Segment Open

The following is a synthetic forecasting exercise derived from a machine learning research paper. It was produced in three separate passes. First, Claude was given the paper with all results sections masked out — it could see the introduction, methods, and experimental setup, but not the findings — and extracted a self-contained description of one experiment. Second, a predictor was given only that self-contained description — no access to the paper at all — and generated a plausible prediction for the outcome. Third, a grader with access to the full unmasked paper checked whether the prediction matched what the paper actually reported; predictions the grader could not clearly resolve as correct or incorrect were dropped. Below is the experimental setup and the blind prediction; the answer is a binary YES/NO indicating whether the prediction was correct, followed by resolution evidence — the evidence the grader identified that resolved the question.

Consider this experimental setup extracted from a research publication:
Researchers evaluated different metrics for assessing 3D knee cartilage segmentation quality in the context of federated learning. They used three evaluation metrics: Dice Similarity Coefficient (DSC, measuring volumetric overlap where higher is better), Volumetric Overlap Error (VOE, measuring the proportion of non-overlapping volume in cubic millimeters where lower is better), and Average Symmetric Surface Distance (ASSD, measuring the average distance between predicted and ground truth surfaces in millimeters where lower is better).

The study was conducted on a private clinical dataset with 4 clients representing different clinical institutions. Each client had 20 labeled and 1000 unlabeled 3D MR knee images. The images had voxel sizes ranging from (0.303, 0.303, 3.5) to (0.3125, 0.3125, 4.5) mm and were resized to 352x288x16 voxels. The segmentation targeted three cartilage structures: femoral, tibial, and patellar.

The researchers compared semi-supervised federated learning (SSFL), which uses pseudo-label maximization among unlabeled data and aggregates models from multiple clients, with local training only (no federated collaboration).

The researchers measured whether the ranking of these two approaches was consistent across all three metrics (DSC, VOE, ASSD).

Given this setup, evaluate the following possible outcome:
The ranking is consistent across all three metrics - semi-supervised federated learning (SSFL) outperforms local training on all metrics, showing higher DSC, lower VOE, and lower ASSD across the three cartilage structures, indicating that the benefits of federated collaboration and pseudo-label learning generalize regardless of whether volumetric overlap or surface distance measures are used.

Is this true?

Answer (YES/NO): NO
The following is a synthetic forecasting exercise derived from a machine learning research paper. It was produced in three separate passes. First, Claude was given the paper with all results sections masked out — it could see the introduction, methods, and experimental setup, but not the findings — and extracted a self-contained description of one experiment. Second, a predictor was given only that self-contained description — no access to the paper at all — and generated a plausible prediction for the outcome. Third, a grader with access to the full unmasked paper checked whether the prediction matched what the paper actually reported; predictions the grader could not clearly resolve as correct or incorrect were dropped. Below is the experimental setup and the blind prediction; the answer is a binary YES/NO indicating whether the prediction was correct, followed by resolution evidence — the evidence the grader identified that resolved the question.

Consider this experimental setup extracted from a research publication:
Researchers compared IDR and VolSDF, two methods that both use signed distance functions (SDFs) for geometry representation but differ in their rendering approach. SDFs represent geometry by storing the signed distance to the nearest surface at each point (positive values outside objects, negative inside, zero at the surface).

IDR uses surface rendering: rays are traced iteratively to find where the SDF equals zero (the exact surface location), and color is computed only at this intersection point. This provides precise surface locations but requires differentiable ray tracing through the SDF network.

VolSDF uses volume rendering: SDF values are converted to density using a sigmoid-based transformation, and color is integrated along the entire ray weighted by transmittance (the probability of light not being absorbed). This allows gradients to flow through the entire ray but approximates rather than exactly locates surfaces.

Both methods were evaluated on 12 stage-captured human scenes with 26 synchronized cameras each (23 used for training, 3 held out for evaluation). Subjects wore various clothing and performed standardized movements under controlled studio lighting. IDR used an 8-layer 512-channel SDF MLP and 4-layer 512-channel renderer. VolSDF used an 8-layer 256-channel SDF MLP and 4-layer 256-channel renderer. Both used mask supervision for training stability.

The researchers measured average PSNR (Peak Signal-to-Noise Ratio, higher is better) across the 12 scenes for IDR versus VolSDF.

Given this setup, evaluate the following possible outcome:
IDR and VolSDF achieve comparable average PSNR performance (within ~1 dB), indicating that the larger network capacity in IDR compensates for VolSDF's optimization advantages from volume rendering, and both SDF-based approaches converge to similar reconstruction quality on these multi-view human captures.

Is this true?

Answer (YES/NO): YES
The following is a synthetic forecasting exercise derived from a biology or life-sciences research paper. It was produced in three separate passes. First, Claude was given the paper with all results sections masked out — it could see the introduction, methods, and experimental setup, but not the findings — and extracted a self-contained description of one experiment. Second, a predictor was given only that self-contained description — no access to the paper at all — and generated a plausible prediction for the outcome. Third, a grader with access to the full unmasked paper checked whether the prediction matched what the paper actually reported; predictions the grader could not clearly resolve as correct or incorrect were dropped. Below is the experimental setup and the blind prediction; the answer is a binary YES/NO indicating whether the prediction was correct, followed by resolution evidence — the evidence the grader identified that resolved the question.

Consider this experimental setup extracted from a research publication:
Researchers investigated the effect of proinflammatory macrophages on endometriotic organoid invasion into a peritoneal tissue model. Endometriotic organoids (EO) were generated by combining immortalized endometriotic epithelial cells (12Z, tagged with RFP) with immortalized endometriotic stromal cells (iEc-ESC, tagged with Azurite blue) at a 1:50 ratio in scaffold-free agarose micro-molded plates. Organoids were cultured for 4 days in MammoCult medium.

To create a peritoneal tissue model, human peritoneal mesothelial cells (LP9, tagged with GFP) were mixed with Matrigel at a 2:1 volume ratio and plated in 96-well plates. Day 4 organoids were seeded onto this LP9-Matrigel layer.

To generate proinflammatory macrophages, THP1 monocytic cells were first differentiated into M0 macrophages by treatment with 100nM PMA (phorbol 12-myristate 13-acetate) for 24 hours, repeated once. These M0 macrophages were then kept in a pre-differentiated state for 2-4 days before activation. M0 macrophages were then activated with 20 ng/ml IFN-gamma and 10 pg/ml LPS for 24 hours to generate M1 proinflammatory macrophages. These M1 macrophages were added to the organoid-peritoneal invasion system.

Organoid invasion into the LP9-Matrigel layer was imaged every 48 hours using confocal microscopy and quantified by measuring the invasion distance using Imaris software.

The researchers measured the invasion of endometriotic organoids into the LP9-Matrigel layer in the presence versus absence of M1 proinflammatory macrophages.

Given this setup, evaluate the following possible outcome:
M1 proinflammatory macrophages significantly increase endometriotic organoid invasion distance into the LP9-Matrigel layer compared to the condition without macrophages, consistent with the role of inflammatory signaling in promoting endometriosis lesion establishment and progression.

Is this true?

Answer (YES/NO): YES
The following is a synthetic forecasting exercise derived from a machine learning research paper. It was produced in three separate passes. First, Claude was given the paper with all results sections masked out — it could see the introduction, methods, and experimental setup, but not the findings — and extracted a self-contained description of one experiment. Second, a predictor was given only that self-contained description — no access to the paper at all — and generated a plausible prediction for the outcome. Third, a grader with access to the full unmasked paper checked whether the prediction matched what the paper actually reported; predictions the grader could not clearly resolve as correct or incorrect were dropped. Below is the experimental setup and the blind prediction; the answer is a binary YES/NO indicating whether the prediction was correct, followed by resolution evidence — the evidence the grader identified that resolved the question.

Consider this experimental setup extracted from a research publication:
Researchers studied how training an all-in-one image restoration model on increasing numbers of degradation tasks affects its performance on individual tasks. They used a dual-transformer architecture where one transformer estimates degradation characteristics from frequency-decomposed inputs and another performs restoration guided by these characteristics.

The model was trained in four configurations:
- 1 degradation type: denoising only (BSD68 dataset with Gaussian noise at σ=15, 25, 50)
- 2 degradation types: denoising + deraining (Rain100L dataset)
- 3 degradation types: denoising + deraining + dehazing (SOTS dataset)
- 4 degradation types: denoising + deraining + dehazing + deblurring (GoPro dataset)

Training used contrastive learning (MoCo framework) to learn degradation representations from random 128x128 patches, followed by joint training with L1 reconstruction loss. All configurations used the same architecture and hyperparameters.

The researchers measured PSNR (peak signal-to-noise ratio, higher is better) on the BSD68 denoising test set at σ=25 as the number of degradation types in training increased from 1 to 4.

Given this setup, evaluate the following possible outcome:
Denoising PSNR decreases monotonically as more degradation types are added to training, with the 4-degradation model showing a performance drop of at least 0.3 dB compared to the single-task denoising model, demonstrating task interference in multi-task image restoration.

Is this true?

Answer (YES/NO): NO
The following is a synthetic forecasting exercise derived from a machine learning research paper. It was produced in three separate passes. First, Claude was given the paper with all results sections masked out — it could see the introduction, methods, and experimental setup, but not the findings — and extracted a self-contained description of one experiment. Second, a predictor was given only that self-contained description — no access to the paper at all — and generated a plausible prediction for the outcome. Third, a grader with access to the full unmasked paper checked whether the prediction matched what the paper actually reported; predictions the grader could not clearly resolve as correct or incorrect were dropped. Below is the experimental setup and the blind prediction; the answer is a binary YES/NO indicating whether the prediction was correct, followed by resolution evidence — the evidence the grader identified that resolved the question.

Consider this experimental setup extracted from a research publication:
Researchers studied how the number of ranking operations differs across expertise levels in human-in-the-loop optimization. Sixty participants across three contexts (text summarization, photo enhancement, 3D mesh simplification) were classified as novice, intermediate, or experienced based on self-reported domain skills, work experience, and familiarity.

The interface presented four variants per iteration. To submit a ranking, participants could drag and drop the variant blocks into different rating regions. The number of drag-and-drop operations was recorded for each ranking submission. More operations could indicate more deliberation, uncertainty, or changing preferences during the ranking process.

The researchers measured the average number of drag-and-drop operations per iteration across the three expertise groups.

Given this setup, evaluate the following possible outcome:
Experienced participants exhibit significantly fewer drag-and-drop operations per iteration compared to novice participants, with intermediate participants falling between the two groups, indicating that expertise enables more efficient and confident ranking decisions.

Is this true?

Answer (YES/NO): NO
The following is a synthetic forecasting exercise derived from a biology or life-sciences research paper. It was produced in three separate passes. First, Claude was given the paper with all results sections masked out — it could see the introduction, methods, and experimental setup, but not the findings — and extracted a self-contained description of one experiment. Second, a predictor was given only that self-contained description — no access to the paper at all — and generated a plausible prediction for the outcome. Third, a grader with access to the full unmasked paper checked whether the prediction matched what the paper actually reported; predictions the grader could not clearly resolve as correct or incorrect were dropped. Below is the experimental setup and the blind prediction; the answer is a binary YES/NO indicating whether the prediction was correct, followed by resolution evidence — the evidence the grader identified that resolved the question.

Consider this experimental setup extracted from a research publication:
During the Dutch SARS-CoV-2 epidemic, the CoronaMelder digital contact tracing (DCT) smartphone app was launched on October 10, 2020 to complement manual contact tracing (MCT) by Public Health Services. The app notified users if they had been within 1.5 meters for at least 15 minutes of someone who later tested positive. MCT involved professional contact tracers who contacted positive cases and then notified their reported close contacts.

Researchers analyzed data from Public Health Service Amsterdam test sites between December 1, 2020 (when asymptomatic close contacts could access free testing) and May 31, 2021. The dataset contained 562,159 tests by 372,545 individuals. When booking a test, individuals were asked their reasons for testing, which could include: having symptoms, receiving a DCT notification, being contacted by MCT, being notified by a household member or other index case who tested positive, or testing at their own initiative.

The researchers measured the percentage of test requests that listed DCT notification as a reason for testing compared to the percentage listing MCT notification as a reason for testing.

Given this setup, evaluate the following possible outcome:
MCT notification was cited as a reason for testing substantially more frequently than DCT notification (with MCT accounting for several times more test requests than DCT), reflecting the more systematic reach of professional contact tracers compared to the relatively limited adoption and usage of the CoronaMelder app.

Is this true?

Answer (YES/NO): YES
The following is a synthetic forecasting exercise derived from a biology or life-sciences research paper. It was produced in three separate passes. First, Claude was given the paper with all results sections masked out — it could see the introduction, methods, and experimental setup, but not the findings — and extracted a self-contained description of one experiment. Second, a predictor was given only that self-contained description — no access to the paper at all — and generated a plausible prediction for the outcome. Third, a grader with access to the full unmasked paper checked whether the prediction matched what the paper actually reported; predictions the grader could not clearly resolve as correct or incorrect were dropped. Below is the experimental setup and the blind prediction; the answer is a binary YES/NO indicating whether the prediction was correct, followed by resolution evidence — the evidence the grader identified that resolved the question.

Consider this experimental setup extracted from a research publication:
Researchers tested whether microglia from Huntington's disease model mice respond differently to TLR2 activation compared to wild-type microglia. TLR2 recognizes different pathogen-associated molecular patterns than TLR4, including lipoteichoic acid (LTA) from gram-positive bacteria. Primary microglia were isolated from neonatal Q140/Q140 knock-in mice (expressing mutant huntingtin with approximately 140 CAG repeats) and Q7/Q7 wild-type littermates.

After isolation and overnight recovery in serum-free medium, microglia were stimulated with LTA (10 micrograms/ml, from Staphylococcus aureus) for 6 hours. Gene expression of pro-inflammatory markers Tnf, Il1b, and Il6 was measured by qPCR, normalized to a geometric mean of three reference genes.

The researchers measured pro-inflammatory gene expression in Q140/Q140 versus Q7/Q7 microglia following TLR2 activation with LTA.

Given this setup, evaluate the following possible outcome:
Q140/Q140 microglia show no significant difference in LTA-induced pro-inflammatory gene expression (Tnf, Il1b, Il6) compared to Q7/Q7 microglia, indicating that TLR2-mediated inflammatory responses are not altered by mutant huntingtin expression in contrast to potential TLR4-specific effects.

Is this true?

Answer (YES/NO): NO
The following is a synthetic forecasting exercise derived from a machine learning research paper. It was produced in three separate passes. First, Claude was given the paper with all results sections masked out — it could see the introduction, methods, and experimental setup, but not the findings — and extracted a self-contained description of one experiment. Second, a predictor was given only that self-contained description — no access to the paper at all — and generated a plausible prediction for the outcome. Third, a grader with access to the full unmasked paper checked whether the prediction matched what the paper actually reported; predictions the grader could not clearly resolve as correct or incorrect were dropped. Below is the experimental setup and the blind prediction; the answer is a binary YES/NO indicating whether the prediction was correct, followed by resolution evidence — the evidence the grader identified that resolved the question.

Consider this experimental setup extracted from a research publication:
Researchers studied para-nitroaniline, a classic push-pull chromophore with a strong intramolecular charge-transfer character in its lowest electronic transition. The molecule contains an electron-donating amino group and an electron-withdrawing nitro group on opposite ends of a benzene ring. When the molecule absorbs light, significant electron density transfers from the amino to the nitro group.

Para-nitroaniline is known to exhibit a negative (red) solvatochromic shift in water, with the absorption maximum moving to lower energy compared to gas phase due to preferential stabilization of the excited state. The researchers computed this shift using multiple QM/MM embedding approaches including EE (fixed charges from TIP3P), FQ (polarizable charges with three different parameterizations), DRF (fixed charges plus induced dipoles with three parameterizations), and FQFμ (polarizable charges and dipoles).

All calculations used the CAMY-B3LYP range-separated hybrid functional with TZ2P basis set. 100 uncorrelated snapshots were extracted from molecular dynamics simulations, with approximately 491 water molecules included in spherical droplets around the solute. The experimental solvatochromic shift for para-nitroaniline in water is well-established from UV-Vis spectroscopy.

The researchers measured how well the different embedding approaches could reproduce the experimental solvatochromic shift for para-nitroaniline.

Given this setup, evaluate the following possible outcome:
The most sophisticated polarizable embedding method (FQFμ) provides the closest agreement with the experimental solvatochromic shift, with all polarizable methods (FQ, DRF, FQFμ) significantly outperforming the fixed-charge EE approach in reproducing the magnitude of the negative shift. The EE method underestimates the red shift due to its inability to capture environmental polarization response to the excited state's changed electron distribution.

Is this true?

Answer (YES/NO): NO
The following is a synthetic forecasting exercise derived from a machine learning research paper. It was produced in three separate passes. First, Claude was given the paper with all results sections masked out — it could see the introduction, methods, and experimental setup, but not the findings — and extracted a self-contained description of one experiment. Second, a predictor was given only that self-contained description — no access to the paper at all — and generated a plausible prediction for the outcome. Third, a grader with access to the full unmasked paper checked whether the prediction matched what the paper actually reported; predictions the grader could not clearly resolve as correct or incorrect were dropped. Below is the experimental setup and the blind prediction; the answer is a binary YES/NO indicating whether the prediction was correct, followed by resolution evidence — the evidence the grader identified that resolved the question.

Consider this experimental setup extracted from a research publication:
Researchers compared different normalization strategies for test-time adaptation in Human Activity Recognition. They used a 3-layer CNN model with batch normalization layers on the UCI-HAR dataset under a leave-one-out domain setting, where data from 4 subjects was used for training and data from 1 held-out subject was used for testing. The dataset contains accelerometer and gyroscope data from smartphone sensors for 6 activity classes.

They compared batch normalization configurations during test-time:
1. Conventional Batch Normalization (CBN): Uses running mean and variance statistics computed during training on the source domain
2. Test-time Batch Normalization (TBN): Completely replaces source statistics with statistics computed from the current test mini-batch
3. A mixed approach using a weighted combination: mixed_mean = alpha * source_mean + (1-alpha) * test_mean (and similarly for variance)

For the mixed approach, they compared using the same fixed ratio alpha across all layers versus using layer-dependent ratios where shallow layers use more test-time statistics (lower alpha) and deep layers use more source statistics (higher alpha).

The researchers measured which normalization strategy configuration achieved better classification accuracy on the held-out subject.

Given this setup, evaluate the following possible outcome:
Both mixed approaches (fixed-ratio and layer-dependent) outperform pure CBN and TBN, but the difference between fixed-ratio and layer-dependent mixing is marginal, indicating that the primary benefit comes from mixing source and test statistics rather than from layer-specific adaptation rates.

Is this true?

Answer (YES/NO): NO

Segment Closed

Directions: Could you return, word for word, only the lines running from the first line of the material above to the line that contains "The study was", inclusive?

Response for this exercise:
The following is a synthetic forecasting exercise derived from a machine learning research paper. It was produced in three separate passes. First, Claude was given the paper with all results sections masked out — it could see the introduction, methods, and experimental setup, but not the findings — and extracted a self-contained description of one experiment. Second, a predictor was given only that self-contained description — no access to the paper at all — and generated a plausible prediction for the outcome. Third, a grader with access to the full unmasked paper checked whether the prediction matched what the paper actually reported; predictions the grader could not clearly resolve as correct or incorrect were dropped. Below is the experimental setup and the blind prediction; the answer is a binary YES/NO indicating whether the prediction was correct, followed by resolution evidence — the evidence the grader identified that resolved the question.

Consider this experimental setup extracted from a research publication:
Researchers evaluated different metrics for assessing 3D knee cartilage segmentation quality in the context of federated learning. They used three evaluation metrics: Dice Similarity Coefficient (DSC, measuring volumetric overlap where higher is better), Volumetric Overlap Error (VOE, measuring the proportion of non-overlapping volume in cubic millimeters where lower is better), and Average Symmetric Surface Distance (ASSD, measuring the average distance between predicted and ground truth surfaces in millimeters where lower is better).

The study was conducted on a private clinical dataset with 4 clients representing different clinical institutions. Each client had 20 labeled and 1000 unlabeled 3D MR knee images. The images had voxel sizes ranging from (0.303, 0.303, 3.5) to (0.3125, 0.3125, 4.5) mm and were resized to 352x288x16 voxels. The segmentation targeted three cartilage structures: femoral, tibial, and patellar.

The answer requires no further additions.